● Given request
Can you recast the lines of the records below as a JSON list of strings, with one string per line and blank lines dropped?

● Records for the task
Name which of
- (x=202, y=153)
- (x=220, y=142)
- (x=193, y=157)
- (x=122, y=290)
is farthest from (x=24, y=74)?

● Exercise response
[
  "Name which of",
  "- (x=202, y=153)",
  "- (x=220, y=142)",
  "- (x=193, y=157)",
  "- (x=122, y=290)",
  "is farthest from (x=24, y=74)?"
]